Socioeconomic Indicator-Based Crime Prediction in Pakistan Using Machine Learning Techniques
摘要
In Pakistan, crime is always a significant economic and social issue affecting governance and public safety. Social issues, poverty, and political instability have a very high contribution to increasing crime in the country. Despite highly effective efforts of authorities and prevention techniques, crimes are often inconsistent and lack effectiveness in determining crimes across the country. This study aims to analyze crimes in Pakistan using machine learning and structured datasets to support more effective decision-making and a deeper understanding of crime rates nationwide. The machine learning techniques, including linear regression, decision trees, and random forests, are applied to the Pakistan crimes dataset (2012–2017) obtained from Kaggle.

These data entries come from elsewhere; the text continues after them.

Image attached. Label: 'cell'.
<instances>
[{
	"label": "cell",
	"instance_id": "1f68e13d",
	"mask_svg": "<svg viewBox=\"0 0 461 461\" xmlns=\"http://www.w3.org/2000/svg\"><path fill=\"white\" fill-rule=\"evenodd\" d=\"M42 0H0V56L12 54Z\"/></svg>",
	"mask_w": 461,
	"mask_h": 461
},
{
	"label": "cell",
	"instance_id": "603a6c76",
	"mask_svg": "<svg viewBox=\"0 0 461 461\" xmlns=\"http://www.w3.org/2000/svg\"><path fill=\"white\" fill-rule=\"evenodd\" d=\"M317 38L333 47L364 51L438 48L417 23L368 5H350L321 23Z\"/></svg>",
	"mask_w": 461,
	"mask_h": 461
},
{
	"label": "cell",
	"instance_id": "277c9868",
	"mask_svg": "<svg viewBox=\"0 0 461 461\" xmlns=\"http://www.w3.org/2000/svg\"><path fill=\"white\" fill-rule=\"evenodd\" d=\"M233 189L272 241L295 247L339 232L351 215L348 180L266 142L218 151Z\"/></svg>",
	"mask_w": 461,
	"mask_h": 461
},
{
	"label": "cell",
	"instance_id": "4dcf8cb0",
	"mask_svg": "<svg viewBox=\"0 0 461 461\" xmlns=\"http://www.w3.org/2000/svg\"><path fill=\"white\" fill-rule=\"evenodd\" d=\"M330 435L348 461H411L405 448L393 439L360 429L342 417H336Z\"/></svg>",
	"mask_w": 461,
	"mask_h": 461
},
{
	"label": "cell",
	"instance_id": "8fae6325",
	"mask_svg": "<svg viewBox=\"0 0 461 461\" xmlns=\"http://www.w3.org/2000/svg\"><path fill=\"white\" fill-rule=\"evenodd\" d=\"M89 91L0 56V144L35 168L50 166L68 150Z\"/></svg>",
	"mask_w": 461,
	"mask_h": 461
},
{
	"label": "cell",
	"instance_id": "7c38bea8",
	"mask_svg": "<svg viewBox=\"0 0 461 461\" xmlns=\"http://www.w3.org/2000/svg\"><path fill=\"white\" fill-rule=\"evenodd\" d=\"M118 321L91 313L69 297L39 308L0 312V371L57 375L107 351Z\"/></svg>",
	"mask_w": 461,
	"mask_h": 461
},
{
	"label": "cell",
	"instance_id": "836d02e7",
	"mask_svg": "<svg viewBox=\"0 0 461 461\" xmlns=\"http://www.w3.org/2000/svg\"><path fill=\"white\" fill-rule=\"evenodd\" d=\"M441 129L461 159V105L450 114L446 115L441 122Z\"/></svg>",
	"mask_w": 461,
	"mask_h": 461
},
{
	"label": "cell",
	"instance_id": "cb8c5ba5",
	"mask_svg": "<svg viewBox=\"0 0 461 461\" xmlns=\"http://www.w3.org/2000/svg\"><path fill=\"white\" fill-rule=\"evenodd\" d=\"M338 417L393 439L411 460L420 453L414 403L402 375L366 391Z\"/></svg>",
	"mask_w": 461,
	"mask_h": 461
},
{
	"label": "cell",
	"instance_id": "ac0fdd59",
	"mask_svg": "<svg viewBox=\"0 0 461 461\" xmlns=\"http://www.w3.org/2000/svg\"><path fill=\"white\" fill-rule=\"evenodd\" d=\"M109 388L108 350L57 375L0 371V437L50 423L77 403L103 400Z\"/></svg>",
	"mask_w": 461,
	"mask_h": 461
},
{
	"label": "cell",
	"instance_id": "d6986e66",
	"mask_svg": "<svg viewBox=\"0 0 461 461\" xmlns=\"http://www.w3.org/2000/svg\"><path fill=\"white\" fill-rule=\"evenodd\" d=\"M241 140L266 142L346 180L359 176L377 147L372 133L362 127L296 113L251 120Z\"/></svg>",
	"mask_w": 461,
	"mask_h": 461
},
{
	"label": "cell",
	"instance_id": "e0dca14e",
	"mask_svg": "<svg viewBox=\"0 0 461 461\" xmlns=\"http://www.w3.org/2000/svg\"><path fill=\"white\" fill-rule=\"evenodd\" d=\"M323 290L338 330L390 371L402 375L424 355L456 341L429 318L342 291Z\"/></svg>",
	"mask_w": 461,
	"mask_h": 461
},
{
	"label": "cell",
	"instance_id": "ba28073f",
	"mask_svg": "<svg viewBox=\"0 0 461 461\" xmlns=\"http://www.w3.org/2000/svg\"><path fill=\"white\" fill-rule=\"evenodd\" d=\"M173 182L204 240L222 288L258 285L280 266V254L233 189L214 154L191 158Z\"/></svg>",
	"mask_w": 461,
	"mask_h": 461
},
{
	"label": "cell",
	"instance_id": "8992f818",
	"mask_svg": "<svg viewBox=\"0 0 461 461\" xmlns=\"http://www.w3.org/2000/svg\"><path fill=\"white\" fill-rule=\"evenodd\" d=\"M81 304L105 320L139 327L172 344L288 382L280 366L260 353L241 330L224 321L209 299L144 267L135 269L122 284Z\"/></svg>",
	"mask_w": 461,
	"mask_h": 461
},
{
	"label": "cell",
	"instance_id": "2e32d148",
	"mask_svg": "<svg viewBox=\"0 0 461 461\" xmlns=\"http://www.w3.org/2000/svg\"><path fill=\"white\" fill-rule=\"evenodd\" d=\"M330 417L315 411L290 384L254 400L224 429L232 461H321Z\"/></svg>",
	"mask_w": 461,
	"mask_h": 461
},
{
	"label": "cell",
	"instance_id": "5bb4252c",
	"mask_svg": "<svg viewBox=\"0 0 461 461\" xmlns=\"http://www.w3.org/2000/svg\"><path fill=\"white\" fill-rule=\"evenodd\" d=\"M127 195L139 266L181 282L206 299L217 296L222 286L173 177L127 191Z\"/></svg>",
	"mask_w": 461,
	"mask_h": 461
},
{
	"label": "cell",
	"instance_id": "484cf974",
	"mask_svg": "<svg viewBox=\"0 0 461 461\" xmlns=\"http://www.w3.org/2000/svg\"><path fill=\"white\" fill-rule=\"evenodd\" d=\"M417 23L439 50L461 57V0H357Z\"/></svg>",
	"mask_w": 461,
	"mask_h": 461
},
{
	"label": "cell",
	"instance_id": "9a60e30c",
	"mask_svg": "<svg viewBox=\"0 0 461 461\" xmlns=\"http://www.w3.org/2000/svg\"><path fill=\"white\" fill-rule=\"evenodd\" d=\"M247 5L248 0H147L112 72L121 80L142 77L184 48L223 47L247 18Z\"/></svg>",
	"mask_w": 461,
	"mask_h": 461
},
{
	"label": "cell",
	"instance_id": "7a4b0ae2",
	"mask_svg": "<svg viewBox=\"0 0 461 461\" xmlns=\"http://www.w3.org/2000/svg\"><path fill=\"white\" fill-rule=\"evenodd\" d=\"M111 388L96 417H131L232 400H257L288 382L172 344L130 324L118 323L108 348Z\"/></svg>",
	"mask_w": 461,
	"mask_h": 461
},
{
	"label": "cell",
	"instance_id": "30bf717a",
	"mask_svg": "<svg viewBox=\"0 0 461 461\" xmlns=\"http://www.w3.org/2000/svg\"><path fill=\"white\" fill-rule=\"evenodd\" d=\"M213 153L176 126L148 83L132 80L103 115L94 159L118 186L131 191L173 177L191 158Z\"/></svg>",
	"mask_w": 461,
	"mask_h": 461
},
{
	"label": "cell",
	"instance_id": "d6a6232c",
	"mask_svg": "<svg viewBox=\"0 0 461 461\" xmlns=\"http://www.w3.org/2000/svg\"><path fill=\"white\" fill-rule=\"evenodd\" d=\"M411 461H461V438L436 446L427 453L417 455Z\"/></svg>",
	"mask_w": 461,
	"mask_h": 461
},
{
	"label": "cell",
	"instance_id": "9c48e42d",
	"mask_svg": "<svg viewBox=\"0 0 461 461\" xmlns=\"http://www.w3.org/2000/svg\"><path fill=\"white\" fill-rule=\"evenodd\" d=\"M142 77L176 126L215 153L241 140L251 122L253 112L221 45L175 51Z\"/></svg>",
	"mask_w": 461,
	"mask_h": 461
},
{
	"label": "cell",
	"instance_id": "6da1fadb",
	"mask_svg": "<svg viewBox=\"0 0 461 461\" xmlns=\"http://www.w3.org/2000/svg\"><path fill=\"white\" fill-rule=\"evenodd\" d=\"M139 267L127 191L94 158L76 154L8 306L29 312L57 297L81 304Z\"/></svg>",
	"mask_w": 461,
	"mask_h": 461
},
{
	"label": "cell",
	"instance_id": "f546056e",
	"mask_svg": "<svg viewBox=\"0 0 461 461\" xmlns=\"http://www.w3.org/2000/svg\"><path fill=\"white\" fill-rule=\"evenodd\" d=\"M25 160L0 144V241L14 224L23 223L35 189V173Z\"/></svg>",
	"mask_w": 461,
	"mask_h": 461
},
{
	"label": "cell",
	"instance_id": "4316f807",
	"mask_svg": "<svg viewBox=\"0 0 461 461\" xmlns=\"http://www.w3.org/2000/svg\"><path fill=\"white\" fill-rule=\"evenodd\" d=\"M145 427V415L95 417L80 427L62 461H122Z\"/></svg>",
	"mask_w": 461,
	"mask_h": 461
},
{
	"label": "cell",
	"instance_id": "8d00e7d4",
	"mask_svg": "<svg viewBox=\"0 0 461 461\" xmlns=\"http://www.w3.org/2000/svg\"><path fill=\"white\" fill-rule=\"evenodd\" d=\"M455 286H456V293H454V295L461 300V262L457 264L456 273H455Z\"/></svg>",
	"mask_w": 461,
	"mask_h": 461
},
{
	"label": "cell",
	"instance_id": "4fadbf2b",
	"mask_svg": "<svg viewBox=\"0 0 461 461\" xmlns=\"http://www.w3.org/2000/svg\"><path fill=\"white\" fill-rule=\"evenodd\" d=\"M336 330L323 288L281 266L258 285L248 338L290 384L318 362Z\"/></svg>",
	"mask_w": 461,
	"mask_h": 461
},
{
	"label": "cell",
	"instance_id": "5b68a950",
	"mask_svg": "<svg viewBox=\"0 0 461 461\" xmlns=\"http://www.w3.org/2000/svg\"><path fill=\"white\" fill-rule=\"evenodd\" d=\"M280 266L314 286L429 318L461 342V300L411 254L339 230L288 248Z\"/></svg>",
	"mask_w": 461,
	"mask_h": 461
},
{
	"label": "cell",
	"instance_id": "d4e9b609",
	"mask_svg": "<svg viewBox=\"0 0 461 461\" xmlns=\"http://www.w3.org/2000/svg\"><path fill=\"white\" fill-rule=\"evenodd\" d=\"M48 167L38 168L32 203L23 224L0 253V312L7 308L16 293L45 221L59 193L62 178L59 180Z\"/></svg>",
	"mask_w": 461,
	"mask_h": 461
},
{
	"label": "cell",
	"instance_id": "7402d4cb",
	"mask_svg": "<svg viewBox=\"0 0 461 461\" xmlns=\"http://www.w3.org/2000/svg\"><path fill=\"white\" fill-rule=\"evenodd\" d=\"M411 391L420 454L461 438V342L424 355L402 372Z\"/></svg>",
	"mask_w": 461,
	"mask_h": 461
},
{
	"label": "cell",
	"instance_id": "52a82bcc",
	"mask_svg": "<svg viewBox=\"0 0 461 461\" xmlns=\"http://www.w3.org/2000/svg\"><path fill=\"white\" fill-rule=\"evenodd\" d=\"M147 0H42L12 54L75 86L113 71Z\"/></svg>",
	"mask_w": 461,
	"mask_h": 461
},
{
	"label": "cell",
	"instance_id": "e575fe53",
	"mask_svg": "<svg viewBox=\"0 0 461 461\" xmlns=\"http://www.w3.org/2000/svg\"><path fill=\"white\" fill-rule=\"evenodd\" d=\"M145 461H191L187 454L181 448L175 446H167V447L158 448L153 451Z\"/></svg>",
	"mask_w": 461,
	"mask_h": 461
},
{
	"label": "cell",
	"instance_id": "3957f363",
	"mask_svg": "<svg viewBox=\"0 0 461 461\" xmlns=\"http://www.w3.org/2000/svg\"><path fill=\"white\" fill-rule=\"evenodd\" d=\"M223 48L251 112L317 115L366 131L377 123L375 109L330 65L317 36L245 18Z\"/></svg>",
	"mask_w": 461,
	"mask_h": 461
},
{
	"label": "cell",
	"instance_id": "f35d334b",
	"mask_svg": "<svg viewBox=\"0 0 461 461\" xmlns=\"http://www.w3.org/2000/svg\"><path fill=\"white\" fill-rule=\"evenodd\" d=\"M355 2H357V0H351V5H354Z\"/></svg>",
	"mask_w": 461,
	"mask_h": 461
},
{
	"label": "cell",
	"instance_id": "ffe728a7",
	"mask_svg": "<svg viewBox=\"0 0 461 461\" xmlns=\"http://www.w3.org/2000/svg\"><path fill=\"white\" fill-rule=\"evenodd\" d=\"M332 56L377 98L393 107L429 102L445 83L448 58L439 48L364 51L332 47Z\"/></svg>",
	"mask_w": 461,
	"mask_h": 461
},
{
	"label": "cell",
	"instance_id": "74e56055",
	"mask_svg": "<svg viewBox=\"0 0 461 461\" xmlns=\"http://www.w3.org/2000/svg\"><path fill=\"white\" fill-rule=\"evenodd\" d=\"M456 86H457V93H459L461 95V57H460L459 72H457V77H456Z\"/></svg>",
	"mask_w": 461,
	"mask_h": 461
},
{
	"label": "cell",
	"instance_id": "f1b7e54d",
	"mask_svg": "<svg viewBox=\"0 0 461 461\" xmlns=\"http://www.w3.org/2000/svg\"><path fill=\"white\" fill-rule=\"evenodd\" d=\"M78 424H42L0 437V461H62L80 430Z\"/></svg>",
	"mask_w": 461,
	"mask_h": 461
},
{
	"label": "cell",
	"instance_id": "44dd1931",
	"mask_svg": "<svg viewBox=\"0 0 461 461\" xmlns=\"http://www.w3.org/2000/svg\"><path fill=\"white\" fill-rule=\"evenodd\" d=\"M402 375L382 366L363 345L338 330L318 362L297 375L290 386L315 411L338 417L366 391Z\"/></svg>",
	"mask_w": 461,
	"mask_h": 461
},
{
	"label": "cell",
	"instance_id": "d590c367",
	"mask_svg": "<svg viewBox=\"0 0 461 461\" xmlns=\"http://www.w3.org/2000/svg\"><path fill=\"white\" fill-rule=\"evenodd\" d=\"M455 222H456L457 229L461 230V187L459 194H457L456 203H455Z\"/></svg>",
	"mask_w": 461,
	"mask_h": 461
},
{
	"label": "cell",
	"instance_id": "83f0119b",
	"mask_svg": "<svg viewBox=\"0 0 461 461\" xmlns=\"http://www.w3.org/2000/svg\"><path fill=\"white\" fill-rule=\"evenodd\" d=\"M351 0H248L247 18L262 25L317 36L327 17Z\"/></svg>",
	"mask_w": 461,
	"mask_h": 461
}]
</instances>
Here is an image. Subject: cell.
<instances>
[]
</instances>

With different evaluation matrices and cost functions, the proposed techniques were interpreted and evaluated. The Evaluation metric includes the R2 score, and the cost functions include MSE, MAE, and RMSE. Linear Regression performed effectively in comparison to other techniques, yielding the highest R2 score value of 99.9%. By using this framework, a predictive analysis of crimes from 2030 to 2050 was conducted with a 5-year interval. These algorithms help to identify different types of crimes across the country based on different factors. Unlike traditional methods and black-box models, this research emphasizes comprehensibility, making insights accessible and understandable. The study explains how interpretable frameworks can help authorities to find high-risk area predictions. In the future, the aim is to utilize deep learning techniques in conjunction with explainable AI (XAI) to enhance this basic study, thereby supporting the development of more effective public safety frameworks nationwide.